▶ [Task directions]:
Rewrite the rows below as a numbered list, leaving out any blank lines.

▶ [Exercise data]:
+===+

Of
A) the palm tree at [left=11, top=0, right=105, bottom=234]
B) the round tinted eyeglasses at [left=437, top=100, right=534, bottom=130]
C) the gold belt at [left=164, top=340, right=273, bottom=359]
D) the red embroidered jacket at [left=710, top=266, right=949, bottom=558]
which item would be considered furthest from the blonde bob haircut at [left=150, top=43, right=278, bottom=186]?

+===+

▶ [Finished answer]:
1. Of
2. A) the palm tree at [left=11, top=0, right=105, bottom=234]
3. B) the round tinted eyeglasses at [left=437, top=100, right=534, bottom=130]
4. C) the gold belt at [left=164, top=340, right=273, bottom=359]
5. D) the red embroidered jacket at [left=710, top=266, right=949, bottom=558]
6. which item would be considered furthest from the blonde bob haircut at [left=150, top=43, right=278, bottom=186]?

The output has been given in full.